Ruée vers le forage en profondeur pour les minéraux critiques

Le monde est à la recherche de nickel, de cuivre, de manganèse, de cobalt et de terres rares pour fabriquer des puces et développer des technologies vertes, des batteries aux panneaux solaires. Les fonds océaniques, notamment dans les plaines abyssales à des profondeurs de 4 à 5 000 mètres, sont jonchés de ces métaux, contenus dans des milliers de milliards de pépites découvertes par les océanographes dès la fin du XIXe siècle. Ce sont des nodules polymétalliques, qui ont généralement la taille d’une grosse pomme de terre. La quantité totale de nodules présents sur le fond océanique a été estimée à 500 milliards de tonnes.

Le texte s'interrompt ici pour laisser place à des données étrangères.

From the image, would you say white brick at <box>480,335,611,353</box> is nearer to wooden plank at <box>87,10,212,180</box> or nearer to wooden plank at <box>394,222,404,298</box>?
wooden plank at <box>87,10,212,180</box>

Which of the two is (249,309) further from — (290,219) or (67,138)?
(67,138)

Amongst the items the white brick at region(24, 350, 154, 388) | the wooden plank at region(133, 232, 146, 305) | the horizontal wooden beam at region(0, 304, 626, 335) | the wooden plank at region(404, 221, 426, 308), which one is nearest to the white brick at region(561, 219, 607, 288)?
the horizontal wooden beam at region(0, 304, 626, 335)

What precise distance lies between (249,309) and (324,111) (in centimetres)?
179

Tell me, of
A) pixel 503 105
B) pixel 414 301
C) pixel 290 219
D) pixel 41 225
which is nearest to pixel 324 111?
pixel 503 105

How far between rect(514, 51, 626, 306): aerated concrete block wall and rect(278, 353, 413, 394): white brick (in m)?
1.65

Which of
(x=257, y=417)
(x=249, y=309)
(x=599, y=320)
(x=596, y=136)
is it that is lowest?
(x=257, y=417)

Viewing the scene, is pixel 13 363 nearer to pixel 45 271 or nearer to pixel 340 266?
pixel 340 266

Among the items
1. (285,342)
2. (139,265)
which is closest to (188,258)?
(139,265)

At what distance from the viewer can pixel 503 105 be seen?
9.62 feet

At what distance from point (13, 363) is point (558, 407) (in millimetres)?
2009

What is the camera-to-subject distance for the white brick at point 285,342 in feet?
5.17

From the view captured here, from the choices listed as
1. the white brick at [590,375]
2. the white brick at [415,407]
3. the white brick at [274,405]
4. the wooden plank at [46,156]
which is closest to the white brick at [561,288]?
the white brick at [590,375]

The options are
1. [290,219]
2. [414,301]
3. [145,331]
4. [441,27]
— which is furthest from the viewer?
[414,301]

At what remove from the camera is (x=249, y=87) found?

La croissance des nodules est l’un des phénomènes géologiques les plus lents : il faut plusieurs millions d’années pour qu’ils atteignent environ un centimètre. Leur abondance peut être très variable, mais dans certains cas, elles couvrent plus de 70 % des fonds marins. Une densité d’intérêt économique a été découverte en particulier dans trois zones : l’océan Pacifique centre-nord, le bassin péruvien et l’océan Indien. Les gisements les plus explorés et les plus prometteurs se situent dans la région de Clarion-Clipperton, dans les eaux internationales entre le Mexique et Hawaï.
C'est précisément sur cette zone que Donald Trump a jeté son dévolu : fin avril, le président américain a ordonné une accélération de la délivrance de licences pour des projets d'extraction de métaux en eaux profondes, pour tenter de dynamiser un secteur naissant et d'arracher le contrôle de minéraux critiques à la Chine. Le décret signé fin avril est la dernière mesure en date de la stratégie de Trump visant à élargir l'accès des États-Unis aux minéraux essentiels, après des accords avec des pays comme l'Ukraine et le Congo pour accéder à leurs ressources minérales. Le bénéficiaire le plus immédiat du décret de Trump sera The Metals Company, une société basée à Vancouver et cotée au Nasdaq, qui lutte depuis longtemps pour obtenir l’autorisation d’exploiter des mines en eaux profondes ; le prix de son action a presque doublé au cours du mois dernier.
Mais cette décision représente un défi ouvert à l’Autorité internationale des fonds marins (ISA), basée en Jamaïque, dont les 170 membres comprennent l’UE, la Chine et le Brésil, mais pas les États-Unis. La secrétaire générale de l'ISA, Leticia Carvalho, a répondu avec force : les États-Unis n'ont pas le pouvoir de délivrer des licences dans les eaux internationales. La Chine a déjà mis en garde contre toute action unilatérale sur les fonds marins, dont les ressources « sont considérées comme le patrimoine commun de l’humanité ». L’UE insiste sur le fait que les règles de la Convention des Nations Unies sur le droit de la mer sont contraignantes même pour les pays qui ne l’ont pas signée, comme les États-Unis. Jusqu'à présent, l'ISA a refusé d'autoriser l'exploitation minière commerciale et n'a émis que 31 contrats d'exploration, bien qu'elle travaille depuis une décennie sur une réglementation pour l'exploitation minière des fonds marins et Carvalho assure qu'elle sera finalisée dans l'année. Si le Secrétaire général a raison, nous serions à la veille d’une ère d’exploitation des fonds marins selon des règles convenues.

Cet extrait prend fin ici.